A organização administrativa portuguesa está marcada por uma cultura e tradição fortemente vocacionadas para a governação centralizada e uma aposta muito débil em órgãos regionais. Já naquilo que tange às autarquias a história também mostra uma difícil e morosa transferência de competências, apenas invertida – finalmente – pelos recentes processos de descentralização de competências para os municípios e freguesias.

A Constituição da República Portuguesa, de 1976, prevê no seu art. 236º a existência de entidades supramunicipais – as regiões administrativas – sem que, no entanto, elas se tenham alguma vez concretizado no ordenamento do território nacional.

A excessiva centralidade dos processos de tomada de decisão nos órgãos da administração central, é repetidamente apontada como geradora de constrangimentos nos processos de desenvolvimento e de adaptação de políticas aos territórios. A Comissão Europeia, na definição do quadro estratégico para a política de coesão Europa 2020, apresentou um conjunto de inputs com elevado destaque para a necessidade de novas políticas que obedeçam a um maior envolvimento dos atores regionais e locais na conceção, implementação e monitorização de programas e políticas urbanas.
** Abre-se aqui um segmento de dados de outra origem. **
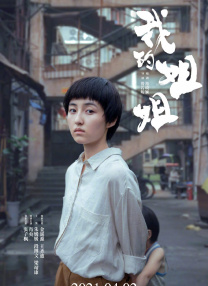久久精品在线观看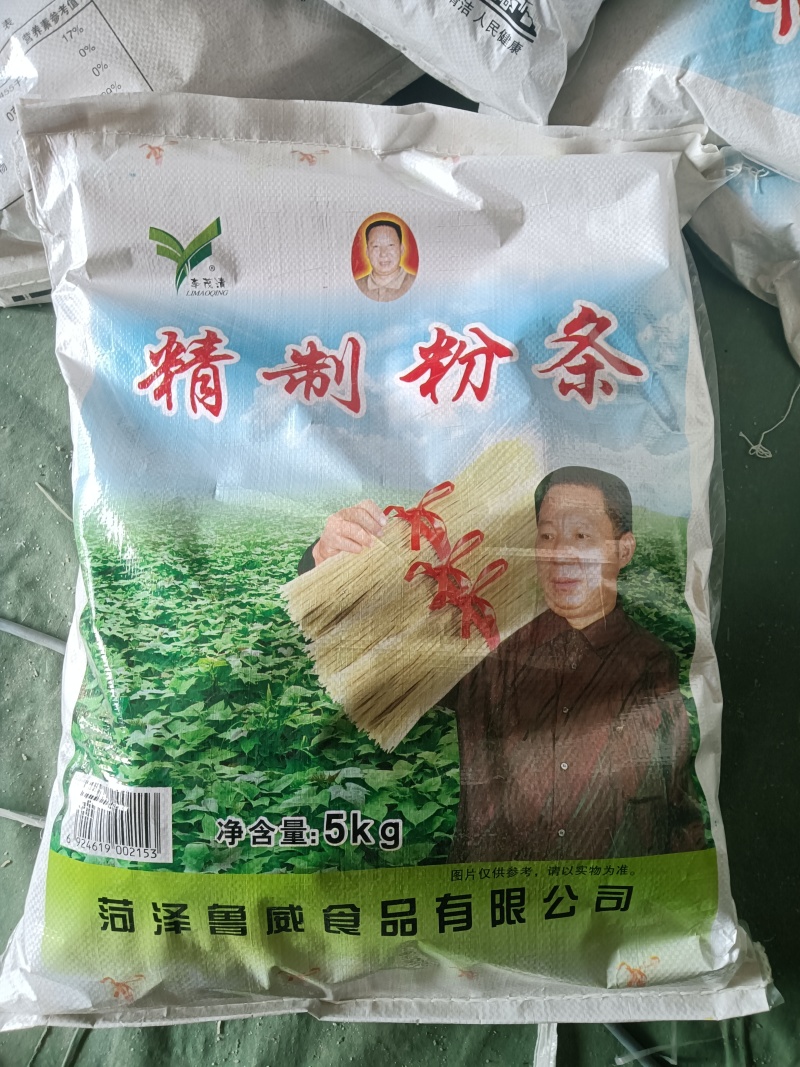5斤10斤20斤精致粉条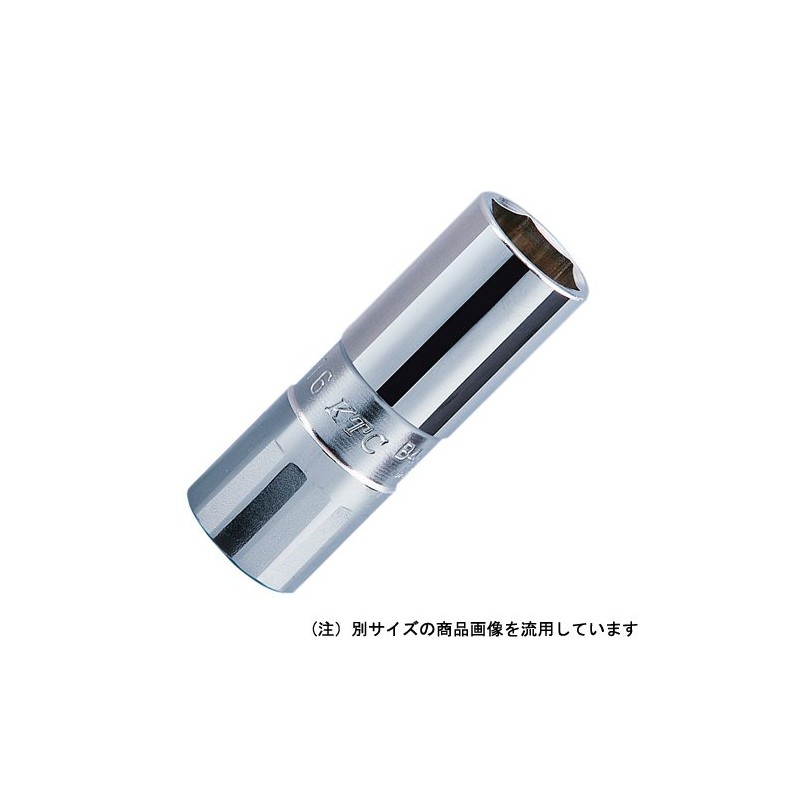 KTC (ke-te-si-) Plug Wrench 12.7 mm (1 2/) B4 A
Por defeito as decisões políticas tendem a não considerar os efeitos múltiplos em territórios distintos de uma política. Neste sentido adotar abordagens e orientações estratégias de âmbito regional afigura-se como essencial para o desenvolvimento e ordenamento do território especializado e de acordo com as especificidades locais. As tradicionais políticas “one size fits all” são rejeitadas por diversos autores relativamente à implementação das políticas de cidades e ordenamento do território, dando assim lugar a níveis de governação mais micro, especializados e perfeitamente orientados para cada território.

A tendência crescente dos territórios para a sua valorização através de marcas e produtos locais, necessita por ora de ser acompanhada do respetivo enquadramento geopolítico. Neste âmbito temos como exemplo a Capital do Móvel de Paços de Ferreira ou a Cereja do Fundão, como ex-libris locais que tornam os territórios mais valorizados pelas suas características identitárias e pela oferta que disponibilizam aos cidadãos, ao invés de competirem de forma desigual com outras cidades. O seu desenvolvimento é assim conduzido por uma espécie de marketing territorial.
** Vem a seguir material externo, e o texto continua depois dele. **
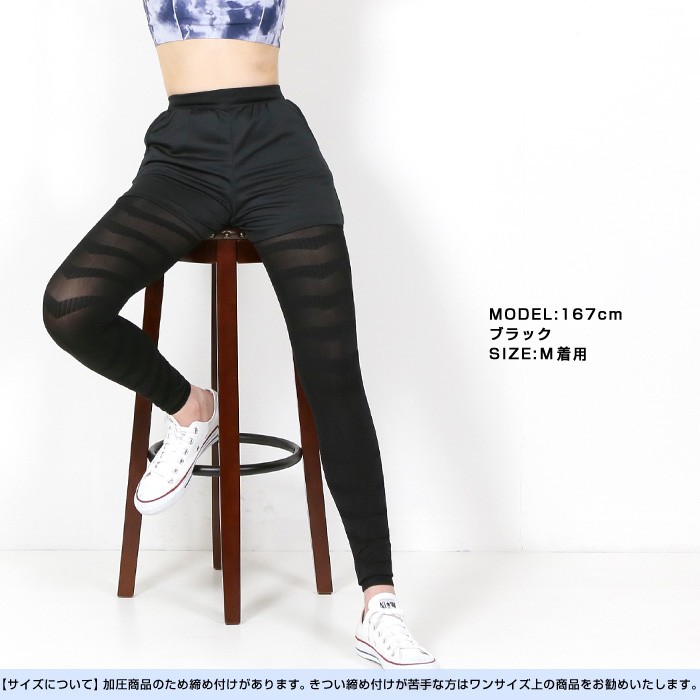 着圧レギンス 着圧 美脚 美尻 レギンス レギパン タイツ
A última revisão do Plano Nacional da Política de Ordenamento do Território em 2018, apresenta os dez compromissos para o território. Nesse âmbito há a destacar que no “Domínio da Governança Territorial” a descentralização é um dos vetores considerados prioritários, numa aproximação dos processos de tomada de decisão às escalas regionais e locais.

Estará Portugal preparado para a regionalização? Os desafios que a última década trouxe para a política das cidades e de ordenamento do território, trazem-nos também a urgência de repensar os níveis de governação nacional. Hoje exigem-se políticas e processos de tomada de decisão mais próximos do cidadão, mais colaborativos e inclusivos.